J’ai passé la première de ces innombrables années au royaume de la mort à repasser en boucle toutes les trahisons et les déceptions que j’avais subies, la bêtise ou la faiblesse dont avaient fait preuve mes collègues, mes enfants et mes prétendus amis. Une année à ressasser ma haine et à exiger la vengeance. Bien sûr, tu étais haut placée sur la liste.
J’ai quitté le monde si furieux contre toi que je t’ai punie en refusant de t’informer que j’étais en train de mourir. Je ne t’appellerais pas pour te faire mes adieux. Je voulais que les bris de ma rage te coupent, te fassent saigner, te forçant à me transporter partout, dans une hémorragie de culpabilité et de désespoir, à te demander pour le restant de ta vie pourquoi tu n’avais jamais été à la hauteur, n’étais jamais devenue la fille que j’attendais que tu sois.

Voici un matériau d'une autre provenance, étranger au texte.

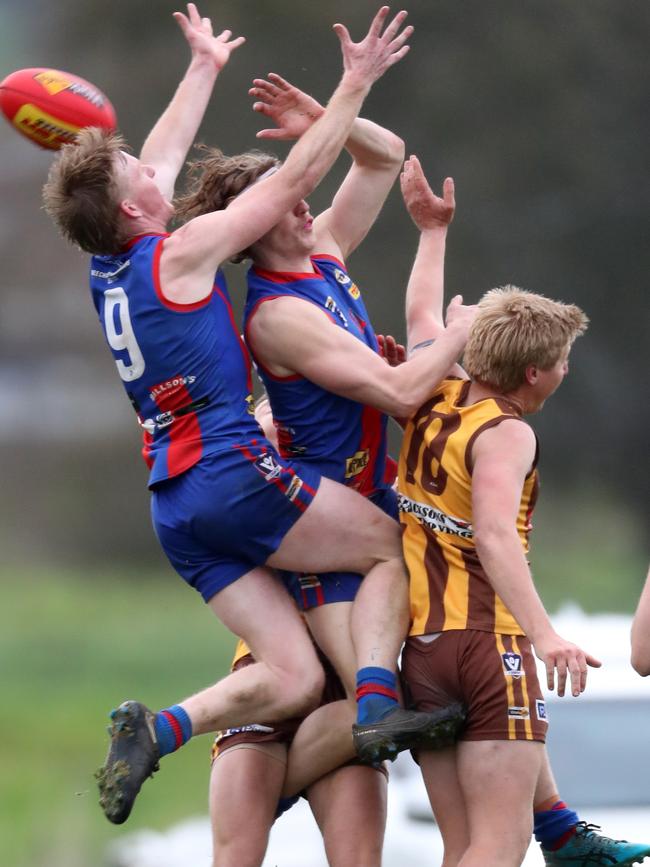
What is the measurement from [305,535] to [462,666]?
534mm

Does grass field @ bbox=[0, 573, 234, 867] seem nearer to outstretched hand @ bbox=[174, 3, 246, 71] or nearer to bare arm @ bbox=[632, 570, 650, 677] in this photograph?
outstretched hand @ bbox=[174, 3, 246, 71]

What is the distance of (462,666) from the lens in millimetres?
3701

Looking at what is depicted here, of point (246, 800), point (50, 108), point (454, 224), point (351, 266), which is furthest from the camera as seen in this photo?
point (454, 224)

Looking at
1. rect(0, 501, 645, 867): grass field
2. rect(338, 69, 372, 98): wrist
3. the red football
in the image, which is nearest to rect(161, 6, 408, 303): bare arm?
rect(338, 69, 372, 98): wrist

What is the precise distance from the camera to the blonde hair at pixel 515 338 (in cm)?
377

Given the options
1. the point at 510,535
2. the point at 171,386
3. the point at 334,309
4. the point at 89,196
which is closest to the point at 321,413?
the point at 334,309

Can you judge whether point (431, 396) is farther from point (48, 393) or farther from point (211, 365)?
point (48, 393)

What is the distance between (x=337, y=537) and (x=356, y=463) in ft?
0.88

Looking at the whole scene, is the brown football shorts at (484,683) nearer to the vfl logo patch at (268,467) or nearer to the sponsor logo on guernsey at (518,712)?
the sponsor logo on guernsey at (518,712)

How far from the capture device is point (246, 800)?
412cm

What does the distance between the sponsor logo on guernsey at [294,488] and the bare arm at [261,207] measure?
54 cm

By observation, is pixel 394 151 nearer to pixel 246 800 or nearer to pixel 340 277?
pixel 340 277

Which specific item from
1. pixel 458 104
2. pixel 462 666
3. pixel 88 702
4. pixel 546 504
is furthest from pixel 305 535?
pixel 458 104

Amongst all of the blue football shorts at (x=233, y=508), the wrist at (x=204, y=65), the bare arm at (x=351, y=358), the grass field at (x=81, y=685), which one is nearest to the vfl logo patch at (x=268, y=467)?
the blue football shorts at (x=233, y=508)
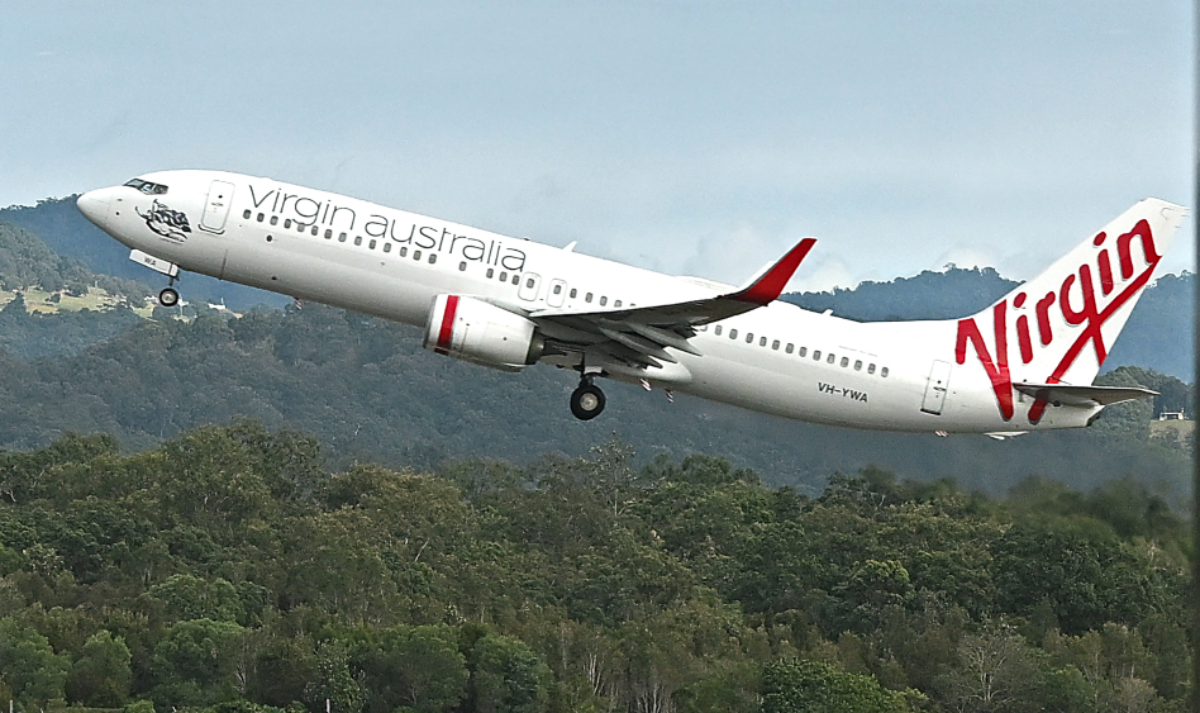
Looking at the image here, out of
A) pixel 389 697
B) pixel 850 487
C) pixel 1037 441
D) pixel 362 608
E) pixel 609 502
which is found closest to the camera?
pixel 1037 441

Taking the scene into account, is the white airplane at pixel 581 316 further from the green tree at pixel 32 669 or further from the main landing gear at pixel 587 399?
the green tree at pixel 32 669

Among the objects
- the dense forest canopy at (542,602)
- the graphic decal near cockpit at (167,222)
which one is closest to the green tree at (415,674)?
the dense forest canopy at (542,602)

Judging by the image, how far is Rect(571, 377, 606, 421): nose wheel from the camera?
157 ft

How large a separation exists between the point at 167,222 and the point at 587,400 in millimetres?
11300

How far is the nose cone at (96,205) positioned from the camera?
48.8 m

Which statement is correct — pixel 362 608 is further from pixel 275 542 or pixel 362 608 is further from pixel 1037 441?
pixel 1037 441

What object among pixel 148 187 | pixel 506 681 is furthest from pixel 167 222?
pixel 506 681

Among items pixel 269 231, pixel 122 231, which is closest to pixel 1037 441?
pixel 269 231

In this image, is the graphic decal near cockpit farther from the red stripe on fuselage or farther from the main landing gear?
the main landing gear

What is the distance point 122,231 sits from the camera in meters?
48.5

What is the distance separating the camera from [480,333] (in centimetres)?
4559

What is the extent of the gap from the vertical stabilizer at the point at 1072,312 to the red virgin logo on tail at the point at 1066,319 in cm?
3

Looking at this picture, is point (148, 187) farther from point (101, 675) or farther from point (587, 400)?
point (101, 675)

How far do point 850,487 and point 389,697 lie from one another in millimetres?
35849
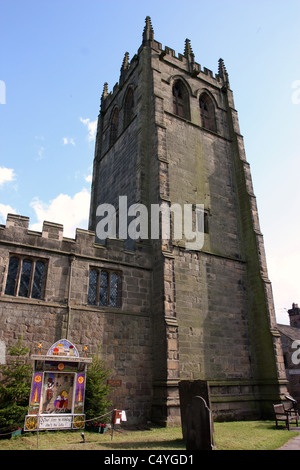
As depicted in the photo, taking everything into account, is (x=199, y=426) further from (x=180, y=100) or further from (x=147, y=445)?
(x=180, y=100)

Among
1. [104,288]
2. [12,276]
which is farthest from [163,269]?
[12,276]

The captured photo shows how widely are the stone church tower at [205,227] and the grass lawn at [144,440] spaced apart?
1766mm

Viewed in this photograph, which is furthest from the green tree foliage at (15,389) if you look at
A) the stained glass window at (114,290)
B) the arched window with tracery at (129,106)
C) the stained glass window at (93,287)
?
the arched window with tracery at (129,106)

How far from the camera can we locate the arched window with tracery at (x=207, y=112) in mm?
21047

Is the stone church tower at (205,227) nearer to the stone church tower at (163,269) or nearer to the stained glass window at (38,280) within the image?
the stone church tower at (163,269)

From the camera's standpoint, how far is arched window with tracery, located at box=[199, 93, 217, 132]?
21047 millimetres

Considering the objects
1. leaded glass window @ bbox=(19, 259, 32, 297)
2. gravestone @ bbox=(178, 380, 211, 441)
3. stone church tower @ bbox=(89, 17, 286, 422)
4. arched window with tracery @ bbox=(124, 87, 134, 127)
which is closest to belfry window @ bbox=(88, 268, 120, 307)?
stone church tower @ bbox=(89, 17, 286, 422)

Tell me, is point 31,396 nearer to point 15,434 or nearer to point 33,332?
point 15,434

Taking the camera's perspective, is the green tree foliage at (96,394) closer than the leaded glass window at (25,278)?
Yes

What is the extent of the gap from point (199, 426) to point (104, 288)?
23.2ft

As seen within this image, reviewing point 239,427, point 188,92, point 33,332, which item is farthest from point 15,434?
point 188,92
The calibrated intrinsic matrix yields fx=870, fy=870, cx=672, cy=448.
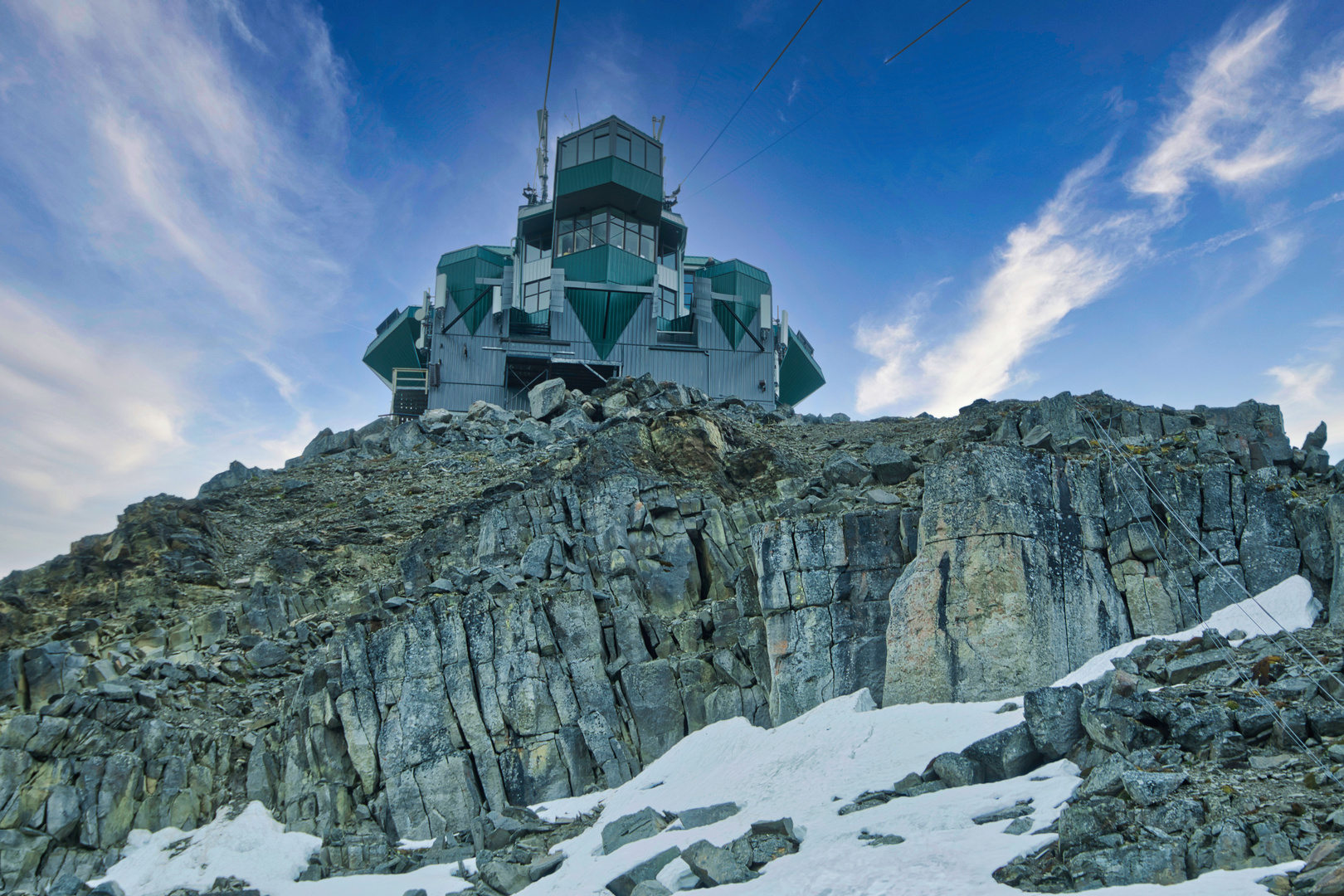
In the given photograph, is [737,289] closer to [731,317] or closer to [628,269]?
[731,317]

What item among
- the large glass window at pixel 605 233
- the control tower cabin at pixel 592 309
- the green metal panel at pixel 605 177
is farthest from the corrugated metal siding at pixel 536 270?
the green metal panel at pixel 605 177

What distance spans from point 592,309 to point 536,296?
3000mm

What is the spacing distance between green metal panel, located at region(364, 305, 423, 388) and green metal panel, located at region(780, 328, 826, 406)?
21.3 metres

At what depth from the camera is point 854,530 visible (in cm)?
1897

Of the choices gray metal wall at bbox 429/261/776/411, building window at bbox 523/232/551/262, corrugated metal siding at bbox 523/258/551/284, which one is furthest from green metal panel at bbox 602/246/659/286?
building window at bbox 523/232/551/262

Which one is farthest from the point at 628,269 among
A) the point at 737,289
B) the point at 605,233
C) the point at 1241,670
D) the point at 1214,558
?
the point at 1241,670

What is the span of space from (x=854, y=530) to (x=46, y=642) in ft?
64.9

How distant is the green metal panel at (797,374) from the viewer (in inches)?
2024

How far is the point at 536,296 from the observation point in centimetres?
4594

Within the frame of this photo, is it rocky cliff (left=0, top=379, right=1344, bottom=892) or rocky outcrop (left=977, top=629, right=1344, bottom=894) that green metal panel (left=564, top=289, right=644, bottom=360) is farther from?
rocky outcrop (left=977, top=629, right=1344, bottom=894)

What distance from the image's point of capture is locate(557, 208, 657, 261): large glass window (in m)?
48.3

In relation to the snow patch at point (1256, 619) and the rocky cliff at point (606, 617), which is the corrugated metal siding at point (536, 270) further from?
the snow patch at point (1256, 619)

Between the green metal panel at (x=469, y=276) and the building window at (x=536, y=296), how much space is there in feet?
6.07

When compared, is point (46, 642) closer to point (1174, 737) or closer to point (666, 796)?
point (666, 796)
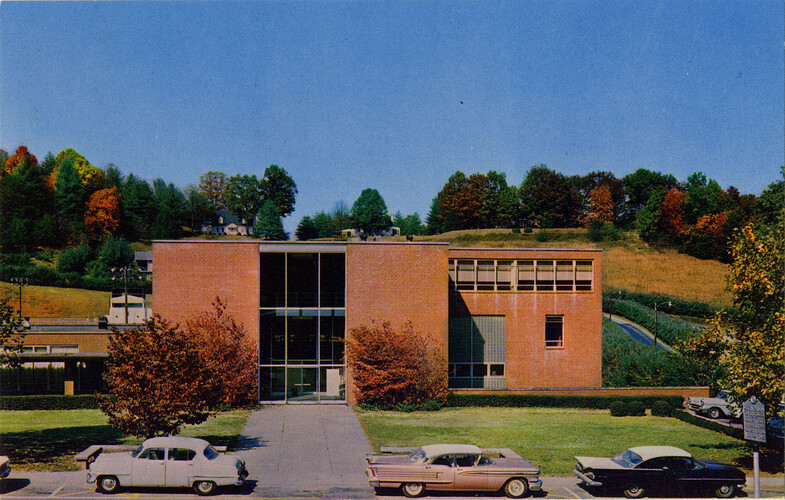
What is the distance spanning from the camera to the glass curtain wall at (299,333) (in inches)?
1425

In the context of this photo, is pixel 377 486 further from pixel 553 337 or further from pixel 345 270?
pixel 553 337

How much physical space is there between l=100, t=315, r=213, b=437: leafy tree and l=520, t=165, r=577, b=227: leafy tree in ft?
348

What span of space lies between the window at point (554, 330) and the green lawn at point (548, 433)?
19.8 ft

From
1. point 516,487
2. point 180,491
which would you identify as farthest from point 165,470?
point 516,487

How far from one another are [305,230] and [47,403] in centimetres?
9369

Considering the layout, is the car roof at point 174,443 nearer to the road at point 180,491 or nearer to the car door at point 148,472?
the car door at point 148,472

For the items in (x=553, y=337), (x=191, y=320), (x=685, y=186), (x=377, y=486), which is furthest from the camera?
(x=685, y=186)

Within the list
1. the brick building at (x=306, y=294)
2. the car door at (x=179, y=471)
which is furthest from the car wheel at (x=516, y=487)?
the brick building at (x=306, y=294)

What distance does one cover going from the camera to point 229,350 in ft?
115

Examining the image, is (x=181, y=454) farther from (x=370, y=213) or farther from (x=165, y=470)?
(x=370, y=213)

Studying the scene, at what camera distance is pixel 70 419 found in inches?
1286

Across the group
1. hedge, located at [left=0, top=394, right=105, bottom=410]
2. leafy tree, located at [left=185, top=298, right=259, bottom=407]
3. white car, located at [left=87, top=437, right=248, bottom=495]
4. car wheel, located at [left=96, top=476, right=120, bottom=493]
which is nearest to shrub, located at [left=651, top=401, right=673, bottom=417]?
leafy tree, located at [left=185, top=298, right=259, bottom=407]

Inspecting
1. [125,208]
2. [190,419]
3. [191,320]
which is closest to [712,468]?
[190,419]

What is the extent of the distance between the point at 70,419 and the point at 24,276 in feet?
184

Déterminé à te laisser sans mot de la fin, sans conclusion, j’ai refusé qu’on organise un service commémoratif, ou des funérailles. Je trouvais ça vulgaire, ces étalages pathétiques d’absurdités et d’émotions inutiles. Et puis, si tu portais le deuil de moi, tu risquais de parvenir à me laisser aller. Le refus était le seul pouvoir qu’il me restait, la seule façon de me saisir de ton être et de conserver ton attention pour toujours.
Quelques jours après ma mort, avant d’entrer dans ce royaume, je t’ai épiée. Tu étais assise par terre dans mon dressing en Floride, mon vieux pull en cachemire jaune pressé contre ton visage. Je n’ai d’abord pas compris ce que tu faisais, puis me suis rendu compte que tu me reniflais, tu inhalais mon eau de Cologne, mon odeur, en quête d’un lieu pour abriter ton deuil. Et, malgré moi, ça m’a touché. Ça m’a ramené à une époque où il y avait de la douceur entre nous, une époque baignée d’une affection presque intolérable. Te voir ainsi sur le sol de mon dressing, à essayer de me retrouver, a soulevé en moi une vague de manque et de tristesse — et je suis parti. Parti de ton monde, parti de la beauté, parti de la possibilité du salut. Jeté dans le ressassement des offenses et des griefs.